#### Problem 1
List every line of the entries below that contains the string "closest", matching case exactly.

#### Source excerpt
══════════════════════════════

Reviews of William Carlos Williams and the Painters
"A excellent assessment of the importance of painting on the early poetry of Williams is William Carlos Williams and the Painters 1909-1923. In this recent examination, William Marling corrects the relatively narrow focus of Dijkstra's work by looking instead at the whole Alfred Kreymborg/ Walter Arensberg "circle," which included American and European painters- Demuth, Stella, Hartley, Duchamp, and Picabia, among others -- as well as poets, intellectuals, and artists in other media, such as Isadora Duncan."
-- Christopher Sten, American Studies International, Oct. 1983, Vol. XXI, No. 5
"William Marling's William Carlos Williams the Painters, 1909-1923 is a meatier, more informative approach to the study of Williams' development as a poet. Limiting his concern to the poet's early years, Marling stresses Williams' alliances with graphic artists during a period when he could find little support or solace from other writers. Marling discusses Williams' friendships, and shared aesthetics, with Marcel Duchamp, Marsden Hartley, Walter Arensberg, Charles Demuth, Charles Sheeler, and others, drawing from previously unpublished materials -- not only of Williams but of the artists. The first half of the study traces the relationships, the second connects Williams' writing of these years with aesthetic movements as germane to art as they were to painting. Marling's readings of Spring and All and Kora in Hell are among the most informative these books have received."
--Linda Wagoner, 16 Modern American Authors, Duke University Press, 1984.
"The visual frame of Williams mind receives richer and wiser treatment by Marling, who replaces the question of 'influences' (constituted by what Williams may, or may not, have read) with the question of 'circles' (constituted by friendships, particularly with Charles Sheeler, Duchamp, Demuth, Hartley, and Walter Arensberg, which always had a more enduring role in Williams' imaginative universe) in order to stress that Williams' early poetry has a concern, above all, to operate in visual terms -- what Williams himself called 'pre-writing.' Marling's 'circles' render a more gracious reading than do the 'influences' that are rather tightly listed by .. Marling examines the poetry of the period within the convincing rubric that "there is, in fact, no more obvious source for Williams' shift away from the neo-Keatsian, traditionally-oriented poetry that he wrote before 1914 to the lean, rapid poetry he wrote afterward than the Arensberg Circle."

══════════════════════════════

#### Stored records
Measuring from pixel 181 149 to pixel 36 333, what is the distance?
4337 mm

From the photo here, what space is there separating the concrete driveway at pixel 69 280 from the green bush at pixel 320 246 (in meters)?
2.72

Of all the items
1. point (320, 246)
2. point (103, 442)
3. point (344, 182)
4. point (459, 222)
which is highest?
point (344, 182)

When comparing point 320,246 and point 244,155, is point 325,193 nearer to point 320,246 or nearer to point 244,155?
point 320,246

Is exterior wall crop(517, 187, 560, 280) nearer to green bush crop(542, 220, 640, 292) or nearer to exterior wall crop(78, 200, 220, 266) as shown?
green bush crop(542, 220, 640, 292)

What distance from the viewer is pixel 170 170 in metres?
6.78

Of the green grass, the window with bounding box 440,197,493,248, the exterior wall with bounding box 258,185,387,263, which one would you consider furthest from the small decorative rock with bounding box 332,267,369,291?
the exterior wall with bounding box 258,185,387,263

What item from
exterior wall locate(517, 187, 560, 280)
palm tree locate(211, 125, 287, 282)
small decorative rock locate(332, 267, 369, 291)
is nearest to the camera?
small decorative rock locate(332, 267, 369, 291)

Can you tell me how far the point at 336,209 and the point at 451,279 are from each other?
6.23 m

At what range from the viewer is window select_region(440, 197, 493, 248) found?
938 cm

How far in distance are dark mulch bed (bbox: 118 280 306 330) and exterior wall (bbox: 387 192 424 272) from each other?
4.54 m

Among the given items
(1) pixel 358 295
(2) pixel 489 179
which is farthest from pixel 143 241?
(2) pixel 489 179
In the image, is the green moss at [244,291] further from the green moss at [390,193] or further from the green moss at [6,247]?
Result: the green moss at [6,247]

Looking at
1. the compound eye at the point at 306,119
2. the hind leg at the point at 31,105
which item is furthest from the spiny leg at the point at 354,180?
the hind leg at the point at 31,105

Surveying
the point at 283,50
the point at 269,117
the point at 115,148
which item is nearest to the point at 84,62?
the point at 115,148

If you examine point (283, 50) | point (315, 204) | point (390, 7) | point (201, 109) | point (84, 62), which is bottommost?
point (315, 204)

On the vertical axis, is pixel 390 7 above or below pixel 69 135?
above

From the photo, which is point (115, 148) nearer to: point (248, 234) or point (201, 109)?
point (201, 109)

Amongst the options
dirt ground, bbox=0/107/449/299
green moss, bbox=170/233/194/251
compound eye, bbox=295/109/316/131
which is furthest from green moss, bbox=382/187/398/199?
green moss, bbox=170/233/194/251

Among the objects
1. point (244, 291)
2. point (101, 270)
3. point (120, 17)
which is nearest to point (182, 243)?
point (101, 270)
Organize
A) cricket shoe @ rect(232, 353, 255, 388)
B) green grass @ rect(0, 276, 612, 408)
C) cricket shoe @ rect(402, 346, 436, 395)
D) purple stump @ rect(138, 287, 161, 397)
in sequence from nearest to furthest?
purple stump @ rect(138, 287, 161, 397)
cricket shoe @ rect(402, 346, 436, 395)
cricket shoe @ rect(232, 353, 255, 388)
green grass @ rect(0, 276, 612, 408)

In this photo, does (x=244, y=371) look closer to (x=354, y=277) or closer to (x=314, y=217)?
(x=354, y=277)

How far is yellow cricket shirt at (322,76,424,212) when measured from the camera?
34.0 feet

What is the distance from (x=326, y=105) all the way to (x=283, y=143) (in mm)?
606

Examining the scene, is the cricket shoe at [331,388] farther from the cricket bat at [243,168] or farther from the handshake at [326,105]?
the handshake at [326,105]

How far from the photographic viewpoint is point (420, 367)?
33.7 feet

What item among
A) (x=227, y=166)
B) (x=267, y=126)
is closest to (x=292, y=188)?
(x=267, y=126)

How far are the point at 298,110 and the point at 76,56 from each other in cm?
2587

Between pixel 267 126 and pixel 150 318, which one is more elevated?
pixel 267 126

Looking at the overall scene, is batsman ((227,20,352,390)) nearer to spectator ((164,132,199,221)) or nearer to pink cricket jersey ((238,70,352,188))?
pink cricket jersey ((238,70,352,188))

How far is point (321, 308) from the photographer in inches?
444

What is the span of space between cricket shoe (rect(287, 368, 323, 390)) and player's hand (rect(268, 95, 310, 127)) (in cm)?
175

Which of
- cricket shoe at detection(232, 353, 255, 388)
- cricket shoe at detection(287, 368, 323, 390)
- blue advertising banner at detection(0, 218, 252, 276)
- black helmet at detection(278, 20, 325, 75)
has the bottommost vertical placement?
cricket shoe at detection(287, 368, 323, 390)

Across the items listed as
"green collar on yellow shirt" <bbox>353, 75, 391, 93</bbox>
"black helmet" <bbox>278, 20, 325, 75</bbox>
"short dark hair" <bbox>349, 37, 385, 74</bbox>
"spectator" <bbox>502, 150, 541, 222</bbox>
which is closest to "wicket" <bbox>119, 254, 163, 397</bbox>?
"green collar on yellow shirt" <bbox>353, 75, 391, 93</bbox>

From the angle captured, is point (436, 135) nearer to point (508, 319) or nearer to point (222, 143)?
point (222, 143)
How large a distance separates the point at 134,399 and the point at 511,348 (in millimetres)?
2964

══════════════════════════════

#### Problem 2
Reproduce the reviews of William Carlos Williams and the Painters above in full, word for word.

#### Result 1
is closest to (x=292, y=188)?
which is closest to "wicket" <bbox>119, 254, 163, 397</bbox>?

#### Result 2
Reviews of William Carlos Williams and the Painters
"A excellent assessment of the importance of painting on the early poetry of Williams is William Carlos Williams and the Painters 1909-1923. In this recent examination, William Marling corrects the relatively narrow focus of Dijkstra's work by looking instead at the whole Alfred Kreymborg/ Walter Arensberg "circle," which included American and European painters- Demuth, Stella, Hartley, Duchamp, and Picabia, among others -- as well as poets, intellectuals, and artists in other media, such as Isadora Duncan."
-- Christopher Sten, American Studies International, Oct. 1983, Vol. XXI, No. 5
"William Marling's William Carlos Williams the Painters, 1909-1923 is a meatier, more informative approach to the study of Williams' development as a poet. Limiting his concern to the poet's early years, Marling stresses Williams' alliances with graphic artists during a period when he could find little support or solace from other writers. Marling discusses Williams' friendships, and shared aesthetics, with Marcel Duchamp, Marsden Hartley, Walter Arensberg, Charles Demuth, Charles Sheeler, and others, drawing from previously unpublished materials -- not only of Williams but of the artists. The first half of the study traces the relationships, the second connects Williams' writing of these years with aesthetic movements as germane to art as they were to painting. Marling's readings of Spring and All and Kora in Hell are among the most informative these books have received."
--Linda Wagoner, 16 Modern American Authors, Duke University Press, 1984.
"The visual frame of Williams mind receives richer and wiser treatment by Marling, who replaces the question of 'influences' (constituted by what Williams may, or may not, have read) with the question of 'circles' (constituted by friendships, particularly with Charles Sheeler, Duchamp, Demuth, Hartley, and Walter Arensberg, which always had a more enduring role in Williams' imaginative universe) in order to stress that Williams' early poetry has a concern, above all, to operate in visual terms -- what Williams himself called 'pre-writing.' Marling's 'circles' render a more gracious reading than do the 'influences' that are rather tightly listed by .. Marling examines the poetry of the period within the convincing rubric that "there is, in fact, no more obvious source for Williams' shift away from the neo-Keatsian, traditionally-oriented poetry that he wrote before 1914 to the lean, rapid poetry he wrote afterward than the Arensberg Circle."